For developers with production systems on GitHub, 88.4% availability means something specific: roughly one in nine hours of the month, something that depends on GitHub isn't working correctly. CI pipelines stall. Deploy gates don't clear. Code review queues back up. Automation that assumes GitHub's API is responsive times out or fails silently.

Standard productivity tracking doesn't account for this. Coding session time is measured. PR throughput is tracked. Deployment frequency shows up in DORA metrics. But when a developer's CI run sits queued for 45 minutes because GitHub is degraded, that time doesn't register as platform unavailability in any dashboard — it looks like a slow afternoon.

METR noted earlier this year that developers in their controlled studies quietly routed hard tasks to AI-enabled sessions and easier tasks to no-AI sessions, degrading the study without being asked to. The same selection effect applies during platform degradation. Developers don't sit idle when GitHub is slow. They switch to something that isn't blocked. That context switch doesn't record itself as "platform-induced interruption." It shows up as a focus pattern shift or an oddly unproductive day.

The 11.6% of hours with degraded GitHub availability aren't absent from your productivity data. They're present as noise you can't currently separate from signal.

The AWS Call Is a Symptom

Microsoft routing GitHub through AWS is easy to read as embarrassment — the company selling enterprise cloud infrastructure can't run its most strategically important product on Azure. That reading isn't wrong.

But the more important signal is what it says about pace. Infrastructure planning cycles run annually. Cloud migration decisions involve multi-month procurement and architectural work. Microsoft was already expanding GitHub's Azure capacity by 30x. They called AWS anyway. That means 30x wasn't enough, and the timeline for a 30x Azure expansion didn't fit the timeline of a platform that needed it last quarter.

AI agents generate commits at machine scale. The entire infrastructure stack — version control platforms, CI providers, code review tools, package registries — was built for human-scale contribution patterns. The assumption embedded in fifteen years of platform design, that commits happen at human pace, dissolved in under twelve months.

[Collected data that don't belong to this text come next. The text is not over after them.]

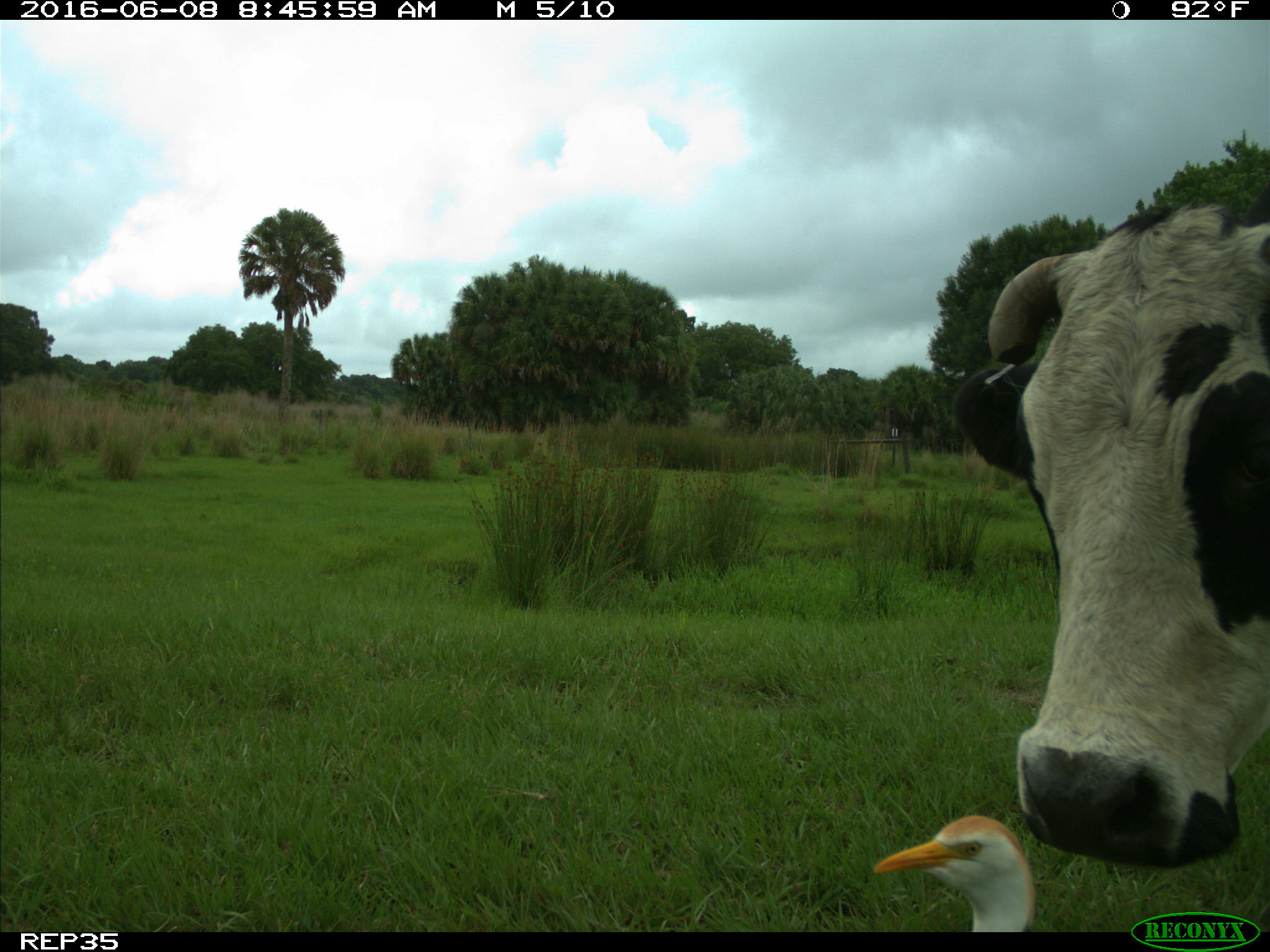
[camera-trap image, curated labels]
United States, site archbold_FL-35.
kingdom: Animalia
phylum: Chordata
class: Mammalia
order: Artiodactyla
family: Bovidae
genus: Bos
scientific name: Bos taurus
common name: domestic cow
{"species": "Bos taurus (domestic cow)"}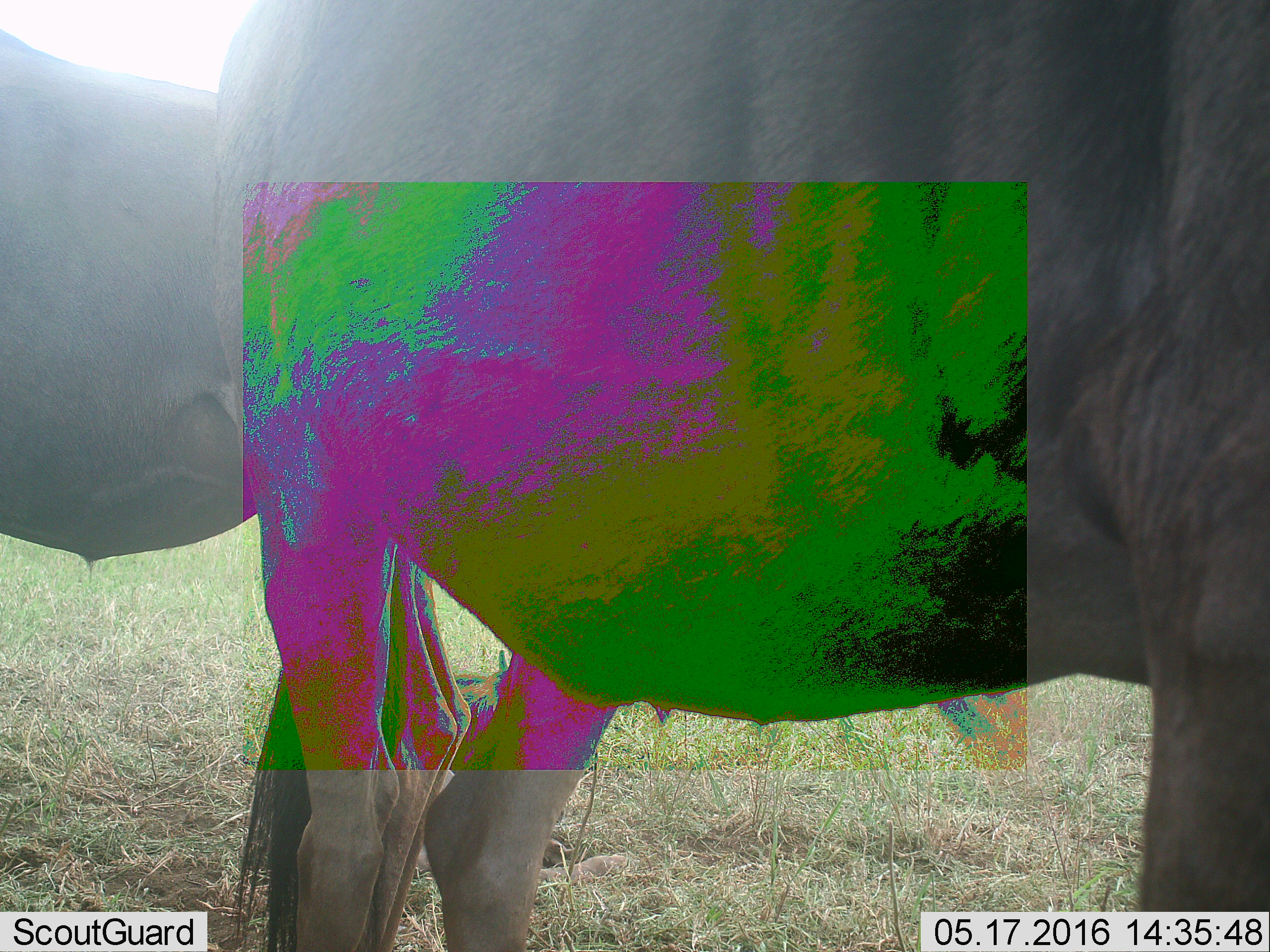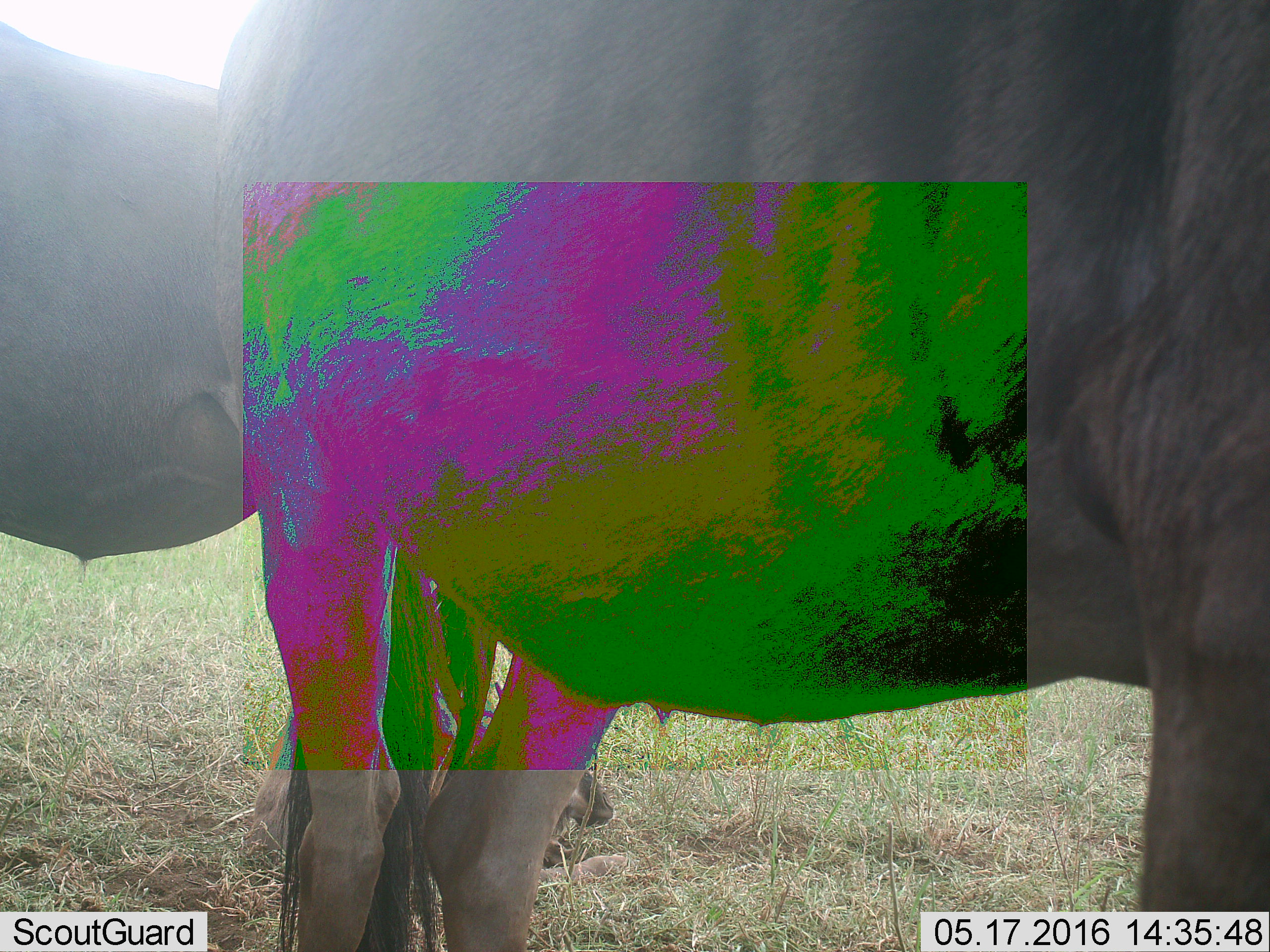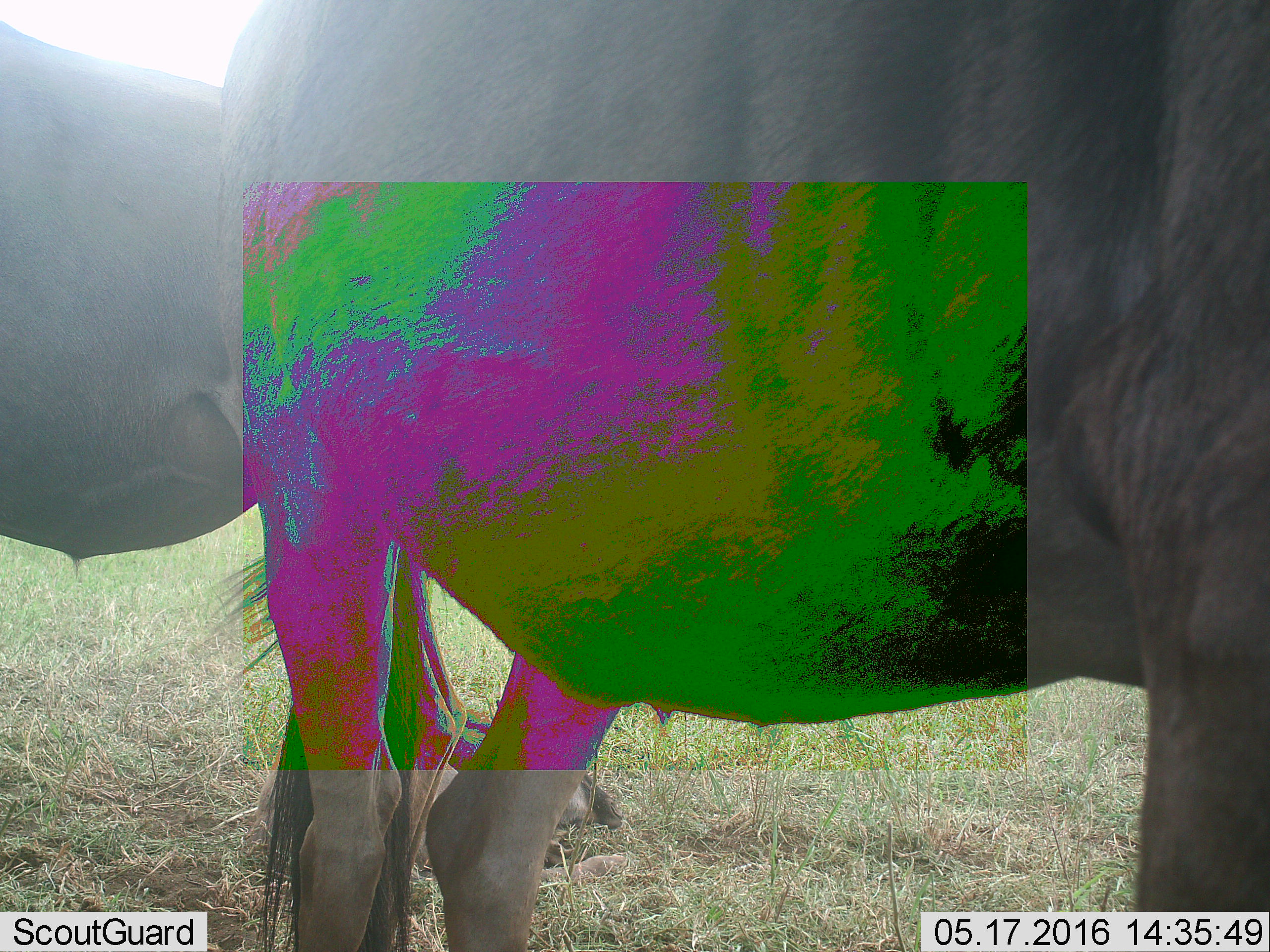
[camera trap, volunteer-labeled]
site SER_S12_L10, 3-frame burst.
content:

Availability will stabilize as capacity catches up. The more durable consequence is that platform risk is now part of the developer productivity equation in a way it wasn't eighteen months ago. At 88.4% monthly availability, your infrastructure doesn't just affect speed. It affects whether work completes at all.

What Comes After the Expansion

The immediate answer to GitHub's capacity problem is throwing more infrastructure at it, which Microsoft is doing. The 30x expansion plus AWS headroom will likely bring availability back toward the SLA number. That's the operational fix.

What doesn't get fixed by more servers is the planning assumption. If AI agent commit volume is growing at 14x annually and the trajectory holds, this quarter's 30x headroom is next year's constraint. GitHub acknowledged this in April, saying they now treat capacity planning as a continuous process rather than an annual one. That's the correct response but it's also a significant change to how a platform at this scale operates.

The smaller question, for developers who track their own productivity rather than GitHub's uptime, is whether your current measurement approach can tell you when the platform is the variable. Platform degradation and developer behavior changes produce similar-looking data: shorter sessions, more context switching, lower output. Distinguishing them requires correlating session data against platform status history, not just activity patterns. Most tracking tools don't do this. We're building it into xeve because the data without it is telling you something ambiguous at the exact moments you most need it to be clear.

AI agents don't have weekends. The platforms they run on are learning that the hard way.